Fucking stink bugs, the smell they produce is so annoying. I always smell them before I see them, or they like kamikaze down into my head.
Finally got a response from curse about my forum account. Went to login to zendesk using twitter. Clicking authorize app flashes a message for a billionth of a second and does absolutely nothing. Tried logging in using email address. Forgot password. Went to reset password- "You cannot reset your password" WELL FUCKING JOY ISN'T THIS SOME KIND OF BULLSHIT??

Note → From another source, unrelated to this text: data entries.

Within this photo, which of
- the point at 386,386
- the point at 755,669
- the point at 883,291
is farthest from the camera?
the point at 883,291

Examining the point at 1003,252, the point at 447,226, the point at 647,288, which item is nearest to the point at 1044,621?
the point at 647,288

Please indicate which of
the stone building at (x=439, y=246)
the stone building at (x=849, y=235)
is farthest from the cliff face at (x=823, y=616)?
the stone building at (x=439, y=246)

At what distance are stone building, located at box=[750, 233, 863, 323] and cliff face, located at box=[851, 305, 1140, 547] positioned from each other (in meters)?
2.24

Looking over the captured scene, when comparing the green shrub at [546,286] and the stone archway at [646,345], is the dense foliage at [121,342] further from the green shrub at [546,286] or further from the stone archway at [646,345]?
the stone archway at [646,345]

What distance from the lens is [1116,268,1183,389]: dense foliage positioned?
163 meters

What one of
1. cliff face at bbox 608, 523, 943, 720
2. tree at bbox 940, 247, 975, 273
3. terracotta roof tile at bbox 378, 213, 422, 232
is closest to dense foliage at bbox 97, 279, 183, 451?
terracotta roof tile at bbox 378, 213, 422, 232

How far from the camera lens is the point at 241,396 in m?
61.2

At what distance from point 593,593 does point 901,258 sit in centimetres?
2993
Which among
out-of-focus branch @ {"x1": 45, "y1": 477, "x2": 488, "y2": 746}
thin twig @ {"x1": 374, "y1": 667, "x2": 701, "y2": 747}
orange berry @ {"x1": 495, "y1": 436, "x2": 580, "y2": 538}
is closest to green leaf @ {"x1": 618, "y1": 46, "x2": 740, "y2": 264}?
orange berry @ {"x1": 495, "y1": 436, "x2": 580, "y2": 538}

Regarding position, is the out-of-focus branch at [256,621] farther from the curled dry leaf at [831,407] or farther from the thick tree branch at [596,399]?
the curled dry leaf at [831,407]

The teacher who failed me at Thermodynamics also gives the re-course class. I'm basically fucked
[img]http://i.imgur.com/s4rAb7v.jpg[/img] When you pull over, but they're not after you.
Well, isn't that jolly fun. Turns out that my new english teacher gave us a faulty email or something so no-one from us was able to deliver in our film report. Now I really hope he isn't gonna make it into a complaint shitstorm because of it. (And what is the deal with teachers who feel the need to [I]rant[/I] over a single issue in the span of a hour or more.)
I keep fucking everything up and getting everyone mad at me, and I keep trying to do nice things they either don't work or they're not as simple as I expected or people don't like them, and I really just feel like a general inconvenience for everyone.
Been feeling pretty hopeless lately. I feel like there's several things fundamentally wrong with my brain that are preventing me from ever finding anything even close to resembling happiness, beyond brief glimmers, ever again. I don't even have any idea how to even begin to describe the issue, but it's not depression. I think. I'm sure there are plenty of people that have it worse than me in the world but I also kinda wish I would just get struck by a meteor or something. I would never kill myself but I don't know if I'd really protest just mysteriously and suddenly dying at this point.